Quoted passage >>
━━━━━━━━━━━━━━━━━━━━

[R-sig-ME] MCMCglmm bivariate logistic and poisson regression

Mark Straccia m@tr@cc|@ @end|ng |rom hotm@||@com
Mon Apr 22 22:29:24 CEST 2019


Hi all,

I am trying to run a bivariate cross-classified logistic and poisson regression with MCMCglmm. First I have to say MCMCglmm is great because it is so flexible! The part I am having trouble with is that logistic regression has no error terms so running bivariate (two outputs) regression seems pointless because I can't capture the correlation between two outputs. In MCMCglmm, the error variance has to be set to a number in order for the program to run. Whatever it is set to, the beta values must then be correct by k <- sqrt(1 + (((16 * sqrt(3))/(15 * pi))^2) * sigma (where sigma is the set variance). If I am running bivariate logistic regression the covariance between the errors also has to be set. It is recommended to be set at 0.5 and variances as 1.

1) Since the covariance is 0.5 in addition to variance being 1, do the betas need to be corrected by anything other than the standard k <- sqrt(1 + (((16 * sqrt(3))/(15 * pi))^2) * sigma (where sigma=1)?

━━━━━━━━━━━━━━━━━━━━

Complete the following >>
1. (a) Which software package is the post's author using for the regression?
(b) What values does the post say are recommended for the error covariance and the variances?
(c) On what date was the post sent?
2. Rewrite the post from "I am trying" through "variances as 1.", swapping "error variance" for "residual variance".

[Data extracted from a collection]

━━━━━━━━━━━━━━━━━━━━

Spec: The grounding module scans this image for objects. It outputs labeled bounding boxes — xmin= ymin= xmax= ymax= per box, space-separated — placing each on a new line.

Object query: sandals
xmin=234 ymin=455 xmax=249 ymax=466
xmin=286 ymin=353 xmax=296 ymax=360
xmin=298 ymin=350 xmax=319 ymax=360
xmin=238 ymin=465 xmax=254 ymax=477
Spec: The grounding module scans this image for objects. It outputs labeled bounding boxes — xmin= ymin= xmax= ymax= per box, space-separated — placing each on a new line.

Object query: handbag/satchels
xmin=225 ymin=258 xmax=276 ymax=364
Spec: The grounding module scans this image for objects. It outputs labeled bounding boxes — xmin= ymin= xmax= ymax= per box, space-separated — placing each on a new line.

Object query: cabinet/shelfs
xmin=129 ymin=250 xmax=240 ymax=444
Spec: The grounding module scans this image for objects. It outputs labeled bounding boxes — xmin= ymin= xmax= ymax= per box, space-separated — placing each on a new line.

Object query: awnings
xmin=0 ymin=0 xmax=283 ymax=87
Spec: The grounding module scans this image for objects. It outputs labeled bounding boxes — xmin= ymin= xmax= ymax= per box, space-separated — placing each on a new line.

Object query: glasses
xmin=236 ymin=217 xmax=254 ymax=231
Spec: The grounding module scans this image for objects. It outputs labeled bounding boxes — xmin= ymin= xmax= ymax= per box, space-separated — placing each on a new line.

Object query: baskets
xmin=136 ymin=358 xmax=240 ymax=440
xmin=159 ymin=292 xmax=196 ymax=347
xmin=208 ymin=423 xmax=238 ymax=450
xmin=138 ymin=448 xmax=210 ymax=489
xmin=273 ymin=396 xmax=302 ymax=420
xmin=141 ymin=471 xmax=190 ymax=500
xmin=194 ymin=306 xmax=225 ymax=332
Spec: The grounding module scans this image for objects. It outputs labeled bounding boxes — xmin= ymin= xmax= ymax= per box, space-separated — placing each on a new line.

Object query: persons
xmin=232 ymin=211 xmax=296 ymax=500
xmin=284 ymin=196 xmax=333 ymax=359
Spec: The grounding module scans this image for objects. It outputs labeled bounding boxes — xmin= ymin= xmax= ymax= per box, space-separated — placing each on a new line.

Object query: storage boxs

━━━━━━━━━━━━━━━━━━━━

Solution list >>
1.
(a) MCMCglmm
(b) Covariance 0.5, variances 1
(c) Mon Apr 22, 2019

2.
I am trying to run a bivariate cross-classified logistic and poisson regression with MCMCglmm. First I have to say MCMCglmm is great because it is so flexible! The part I am having trouble with is that logistic regression has no error terms so running bivariate (two outputs) regression seems pointless because I can't capture the correlation between two outputs. In MCMCglmm, the residual variance has to be set to a number in order for the program to run. Whatever it is set to, the beta values must then be correct by k <- sqrt(1 + (((16 * sqrt(3))/(15 * pi))^2) * sigma (where sigma is the set variance). If I am running bivariate logistic regression the covariance between the errors also has to be set. It is recommended to be set at 0.5 and variances as 1.